託宣が下りました。

「もしも巫女を知っている人間と鉢合わせしたら、色々面倒だろう?」
「それは確かにそうですが……本当にそれだけですか?」
「変装していれば周りに騒がれず堂々と一緒に歩ける!」
「……やっぱり無理です、行くのは」
「どうしてだ!?」

 なんていうやりとりもありつつ、結局は王都に戻ることになったのですが――。 



(な……なんだか異様に緊張する!)

 修道服でもなくドレスでもない、ふつうの王都式町民服。そしてそれに似合うメイク……
 騎士の知り合いの手によって、わたくしは見事に変身させられました。

 どうしてなのでしょう。元から地味な顔立ちをさらに目立たぬように変えただけのはずなのに、ふしぎなほど印象が違うのです。わたくし自身でさえ、鏡をのぞきこんだとき「これは誰だろう?」と一瞬混乱したほどに。

「できたわよ」

 そう言って、目の前の女性が化粧で汚れた手を拭きました。

「あ……ありがとうございます」

 わたくしが頭を下げると、女性は微笑んで「いい出来だわ」と誇らしげに言いました。

「助かったぞマリアンヌ、よくやってくれた」

 騎士が女性に握手を求めます。

「なかなか難題で楽しかったわよヴァイス」

 それに軽く手を出して応え、女性はわたくしをちらりと見て言いました。

「それにしてもあなた、磨けば輝きそうなのにもったいないわねえ」

 髪をきれいに結い上げた美しい女性です。そこにいるだけで圧倒されるような雰囲気といい、社交界に出ても通用しそうですが、本人は酒場の給仕がお仕事なのだそう。

 あるいはそういうお仕事だからこその華やかさなのかもしれません。派手ではないのに美しさを引き立てる彼女の装いを見ていると、わたくしは自分の()り方に疑問を感じてしまいます。
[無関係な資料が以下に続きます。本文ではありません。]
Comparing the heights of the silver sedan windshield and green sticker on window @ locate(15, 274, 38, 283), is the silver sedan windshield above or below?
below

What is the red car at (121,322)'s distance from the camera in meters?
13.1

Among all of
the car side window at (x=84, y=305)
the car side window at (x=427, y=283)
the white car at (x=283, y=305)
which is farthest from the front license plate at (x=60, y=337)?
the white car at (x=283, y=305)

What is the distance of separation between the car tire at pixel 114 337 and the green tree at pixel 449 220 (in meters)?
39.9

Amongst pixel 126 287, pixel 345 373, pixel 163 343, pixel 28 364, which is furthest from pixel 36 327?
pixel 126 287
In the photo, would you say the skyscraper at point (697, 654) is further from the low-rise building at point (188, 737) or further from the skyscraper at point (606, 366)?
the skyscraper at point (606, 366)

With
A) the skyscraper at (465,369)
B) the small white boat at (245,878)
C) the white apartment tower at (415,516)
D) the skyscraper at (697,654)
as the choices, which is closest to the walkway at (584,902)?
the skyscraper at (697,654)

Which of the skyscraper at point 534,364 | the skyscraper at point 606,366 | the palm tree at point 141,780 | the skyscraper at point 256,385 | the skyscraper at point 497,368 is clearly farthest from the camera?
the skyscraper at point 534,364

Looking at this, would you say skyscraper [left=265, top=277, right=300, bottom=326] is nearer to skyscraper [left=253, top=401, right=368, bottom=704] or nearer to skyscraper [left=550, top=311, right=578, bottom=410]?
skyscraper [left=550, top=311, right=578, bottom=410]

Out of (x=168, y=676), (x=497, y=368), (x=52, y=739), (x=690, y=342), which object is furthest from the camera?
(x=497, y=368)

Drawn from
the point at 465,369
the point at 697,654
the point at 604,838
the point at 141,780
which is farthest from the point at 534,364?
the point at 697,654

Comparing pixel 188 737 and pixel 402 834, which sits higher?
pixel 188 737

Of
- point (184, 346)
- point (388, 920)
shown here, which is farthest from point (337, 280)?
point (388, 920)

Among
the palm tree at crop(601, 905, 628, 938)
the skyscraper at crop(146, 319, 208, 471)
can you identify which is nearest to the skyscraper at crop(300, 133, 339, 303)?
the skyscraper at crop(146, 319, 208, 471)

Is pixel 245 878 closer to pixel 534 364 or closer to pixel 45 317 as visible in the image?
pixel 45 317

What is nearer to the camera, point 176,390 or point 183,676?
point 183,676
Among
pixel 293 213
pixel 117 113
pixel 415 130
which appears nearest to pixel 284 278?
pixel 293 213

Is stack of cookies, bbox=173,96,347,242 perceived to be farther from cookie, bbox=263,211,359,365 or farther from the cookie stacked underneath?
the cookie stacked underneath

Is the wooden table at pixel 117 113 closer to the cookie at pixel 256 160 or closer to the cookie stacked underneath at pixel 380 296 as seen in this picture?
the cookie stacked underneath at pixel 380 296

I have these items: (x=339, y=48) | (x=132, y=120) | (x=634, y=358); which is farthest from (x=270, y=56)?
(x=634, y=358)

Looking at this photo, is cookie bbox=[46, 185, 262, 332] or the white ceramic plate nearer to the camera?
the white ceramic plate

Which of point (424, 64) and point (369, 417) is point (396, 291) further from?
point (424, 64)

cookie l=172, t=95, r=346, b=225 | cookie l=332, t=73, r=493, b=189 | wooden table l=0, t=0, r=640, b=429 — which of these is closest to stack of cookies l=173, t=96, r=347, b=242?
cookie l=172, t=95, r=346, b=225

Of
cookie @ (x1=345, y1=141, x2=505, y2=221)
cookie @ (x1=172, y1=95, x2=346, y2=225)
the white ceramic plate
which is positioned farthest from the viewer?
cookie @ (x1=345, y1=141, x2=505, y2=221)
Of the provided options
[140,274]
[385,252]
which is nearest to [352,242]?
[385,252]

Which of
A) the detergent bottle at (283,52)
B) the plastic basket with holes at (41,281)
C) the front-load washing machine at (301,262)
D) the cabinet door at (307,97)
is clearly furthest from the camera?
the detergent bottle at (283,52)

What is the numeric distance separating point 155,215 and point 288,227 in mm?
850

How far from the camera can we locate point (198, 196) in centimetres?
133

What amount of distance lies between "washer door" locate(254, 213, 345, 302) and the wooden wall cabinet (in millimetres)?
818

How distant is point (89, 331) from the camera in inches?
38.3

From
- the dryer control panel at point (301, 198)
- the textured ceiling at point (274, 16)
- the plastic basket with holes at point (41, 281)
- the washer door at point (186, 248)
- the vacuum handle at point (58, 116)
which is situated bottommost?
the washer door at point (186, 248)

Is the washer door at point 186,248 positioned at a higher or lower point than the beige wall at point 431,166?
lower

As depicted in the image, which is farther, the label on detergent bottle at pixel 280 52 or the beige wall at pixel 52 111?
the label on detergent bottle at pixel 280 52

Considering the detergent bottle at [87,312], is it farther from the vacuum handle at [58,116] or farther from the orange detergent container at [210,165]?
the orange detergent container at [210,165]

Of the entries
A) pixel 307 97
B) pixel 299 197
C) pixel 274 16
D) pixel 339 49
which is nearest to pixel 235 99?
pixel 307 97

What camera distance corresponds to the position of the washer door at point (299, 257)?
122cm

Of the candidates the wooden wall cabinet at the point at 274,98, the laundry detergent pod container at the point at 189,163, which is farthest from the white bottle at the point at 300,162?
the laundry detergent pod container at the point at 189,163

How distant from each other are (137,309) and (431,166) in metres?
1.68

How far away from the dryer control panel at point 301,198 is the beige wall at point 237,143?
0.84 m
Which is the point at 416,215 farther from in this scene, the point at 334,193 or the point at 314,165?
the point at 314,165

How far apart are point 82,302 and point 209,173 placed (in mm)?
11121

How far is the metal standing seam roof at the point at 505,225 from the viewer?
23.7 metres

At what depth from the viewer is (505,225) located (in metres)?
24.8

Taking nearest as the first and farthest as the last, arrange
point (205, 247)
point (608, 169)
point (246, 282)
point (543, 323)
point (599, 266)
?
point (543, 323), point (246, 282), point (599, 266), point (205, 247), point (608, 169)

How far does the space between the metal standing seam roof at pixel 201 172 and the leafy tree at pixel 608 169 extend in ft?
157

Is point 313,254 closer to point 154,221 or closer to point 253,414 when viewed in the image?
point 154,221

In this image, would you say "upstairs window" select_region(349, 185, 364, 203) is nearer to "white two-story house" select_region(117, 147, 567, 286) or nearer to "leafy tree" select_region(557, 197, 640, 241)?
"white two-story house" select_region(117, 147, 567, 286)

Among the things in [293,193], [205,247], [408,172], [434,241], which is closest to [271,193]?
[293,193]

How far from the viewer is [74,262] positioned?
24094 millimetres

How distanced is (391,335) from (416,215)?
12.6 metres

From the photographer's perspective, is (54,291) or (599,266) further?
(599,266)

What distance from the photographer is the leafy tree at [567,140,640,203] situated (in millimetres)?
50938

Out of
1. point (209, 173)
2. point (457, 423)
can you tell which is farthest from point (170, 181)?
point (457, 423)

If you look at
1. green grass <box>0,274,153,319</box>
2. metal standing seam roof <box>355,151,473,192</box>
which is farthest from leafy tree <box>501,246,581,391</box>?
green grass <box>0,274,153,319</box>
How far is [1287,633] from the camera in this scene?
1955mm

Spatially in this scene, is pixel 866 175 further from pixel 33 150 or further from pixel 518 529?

(……そもそもわたくしは修道女だし、お化粧は似合わないし、地味で構わないと思っていたんだけれど……)

 でも、こうして騎士の隣にいるマリアンヌさんを見ていると……何だかお似合いな気がして。

 元々騎士自身が華やかな人です。その隣には存在感のある人のほうが合うに決まっています。

 そう思うと、胸がちくちくと痛むのです。

「ねえヴァイス。この子を説得してみたら? もったいないわよって」

 マリアンヌさんは目を輝かせ、期待するように騎士を見つめます。